Biggest Currency Movers – March 2026
March has seen a strong shift in FX markets, with the U.S. dollar outperforming as oil prices, geopolitical risk and shifting rate expectations reshaped currency moves.

Biggest Currency Movers in March
March has delivered another reshuffle in global currency markets, with geopolitics, oil prices and changing interest rate expectations driving the biggest moves. The standout theme has been renewed U.S. dollar strength as investors moved toward safer assets and reassessed the outlook for inflation and central bank policy.

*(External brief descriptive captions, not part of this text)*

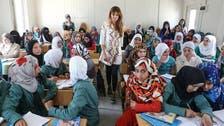 جمائما خان کی شامی بچوں کے لیے عطیات جمع کرنے کی مہم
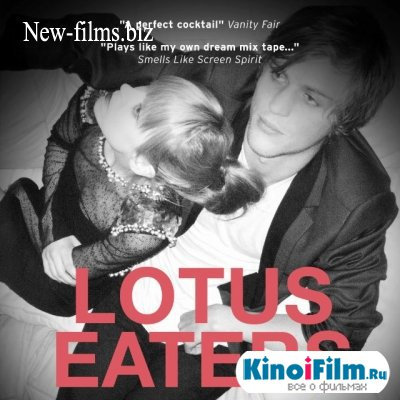 ���������� �������� / OST Lotus Eaters (2013)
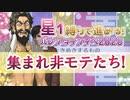 【FGO】非モテでなにが悪いんだ!星1縛り!part19.5【バレンタイン2020周回】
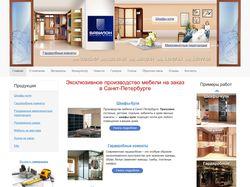 Перенос сайта фабрики мебели с UMI.CMS на Drupal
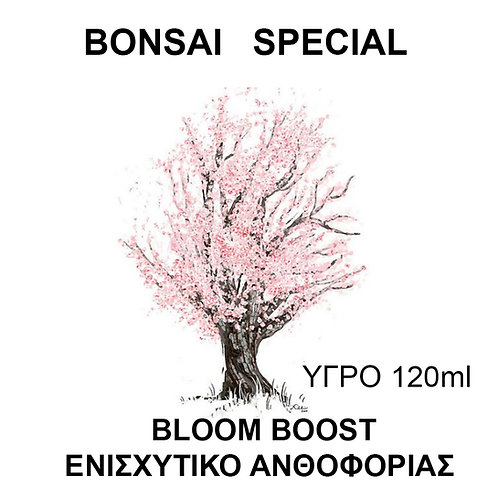 BONSAI BLOOM BOOST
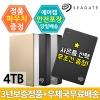 사은품3종선택+정품 Backup Plus S 4TB 외장하드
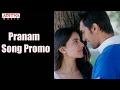 Pranam Paravana Song Promo    Aakatayi Movie   Aashish Raj, Rukshar Mir   Rom Bhimana   Mani Sharma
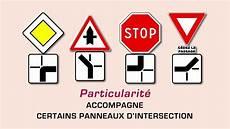 panneau stop code de la route panonceau sch 233 ma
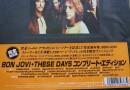 Bon Jovi - someday i'll be saturday night перевод песни на русский язык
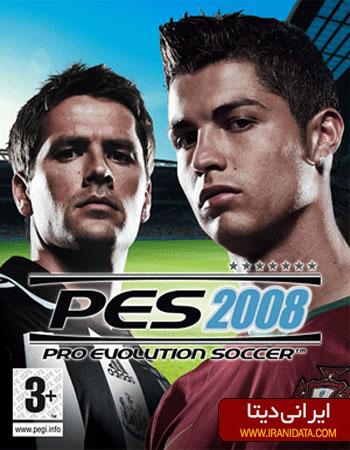 دانلود بازی Pro Evolution Soccer 2008 برای PC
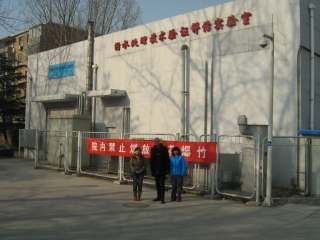 Chinese Research Academy of Environmental Science / CRAES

Below is a snapshot of the biggest FX winners and losers so far in March, and what has been driving the moves.
📈 Biggest Gainers
🇺🇸 US Dollar (USD)
The U.S. dollar has been the clearest winner in March. Rising tensions in the Middle East, disruption risks around energy supplies, and a jump in oil prices have boosted demand for the greenback as a safe haven. The dollar index rose more than 1.5% earlier in the month and the greenback climbed to multi-month highs against several major currencies.
See BER’s US Dollar Index and USD exchange rates.
🇨🇭 Swiss Franc (CHF)
The Swiss franc has also attracted support during periods of market stress. As investors looked for defensive assets, the franc benefited from safe-haven demand, although the U.S. dollar has generally outshone other traditional havens this month.
Track CHF exchange rates.
🇪🇺 Euro (EUR)
The euro has been volatile in March. It came under pressure when higher oil prices raised concerns about Europe’s growth outlook, but it also saw support after the ECB signalled it was watching inflation risks closely. That mix has made the euro one of the more active major currencies this month.
Follow EUR to USD and USD to EUR.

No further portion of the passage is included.